So, am I kind of the only one who thinks this will end all wrapped up in a nice bow, Mimara forgiving all the souls in the Outside*, the God reunited, and the inhabitants of Earwa finally experiencing genuine love and grace for the first time ever?

Is Damnation a thing because in desiring, we always "sin" against another part of God, and since no Son is privileged over the others, there can be no true forgiveness coming from an actual, all-knowing divine being on the outside looking? Is Mimara going to assume that mantle, and become the Whole that will absolve souls of their transgressions against the Parts?

More upbeat than what I think will happen -> Mimara (or perhaps her child) will show a way toward the God of Gods and the remnants of Earwa in the final trilogy will have to work to oppose the Archons/Hundred.

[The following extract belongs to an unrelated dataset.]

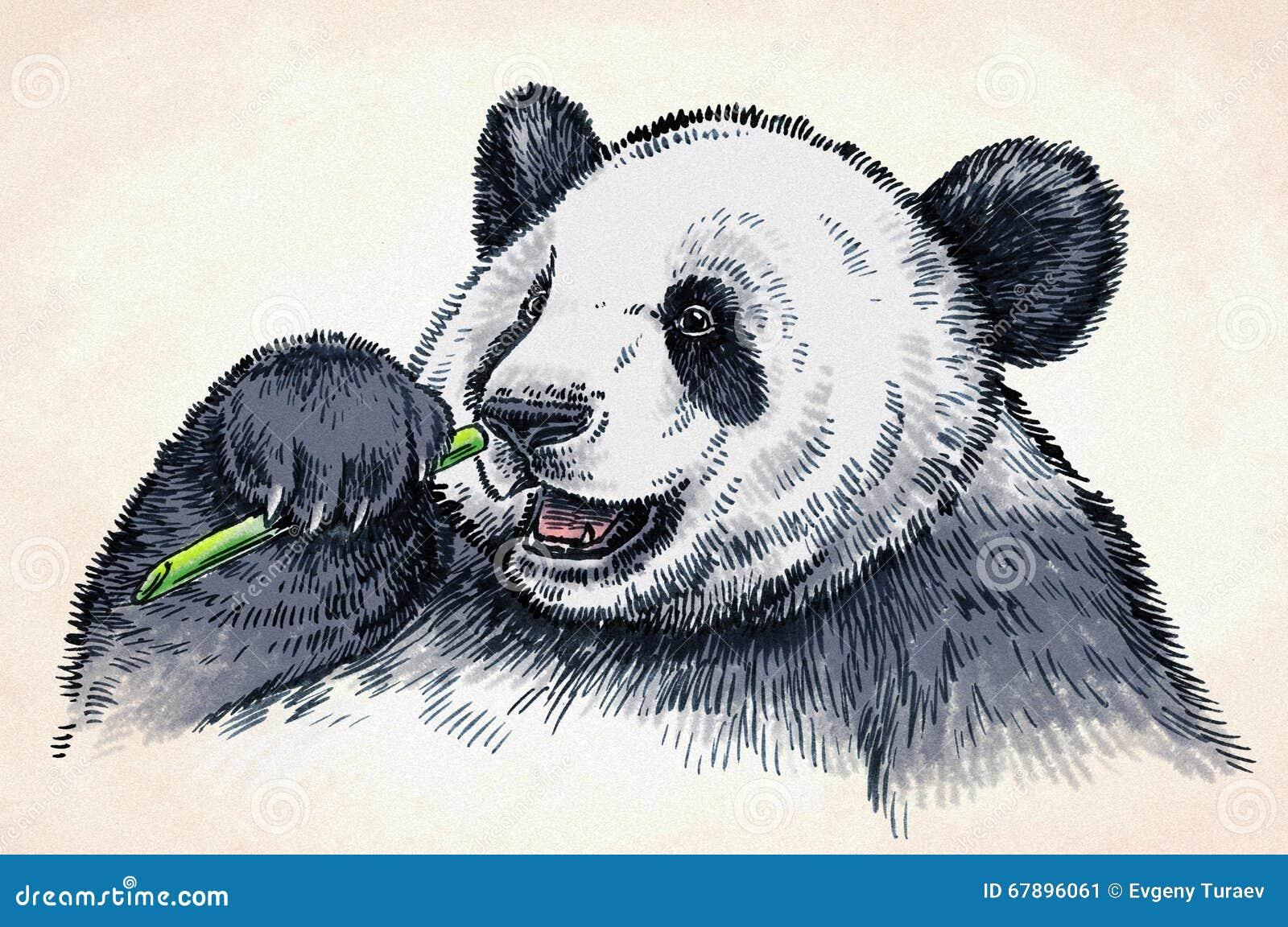 刻记墨水凹道熊猫例证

So no definitive positive state but better than the status quo.

I suspect Kellhus + No-God will find a way to shut the world from the Hundred but this will lead to terrible repercussions that have to be corrected in the final trilogy.

6 minutes ago, Michael Seswatha Jordan said:

I really think that Mimara will be involved in awakening the God. Imho, I don't see as of now, where she even has the power to forgive(of damnation) a soul, Let alone the entirety of the Outside. And as others have said, maybe its her and Akka's child that's the true Savior. Whoever it is, I don't think it'll be wrapped up by the end of TUC. But yes, I think you and Kalbear have hit the nail on the head, and the God becoming whole again is how this story will end. Whenever that might be, lol.

Yeah all the stuff about Mimara being able to forgive damnation hinge on a single line AFAICTell. I think she forgave her would be rapist but this did nothing to change his after life state. Kellhus' experience pretty much confirms this in my mind - it didn't matter whether one is good or evil in this life, sinful or pure.

So long as the Hundred + Sons rule the Outside you end up trapped unless perhaps you are Cish.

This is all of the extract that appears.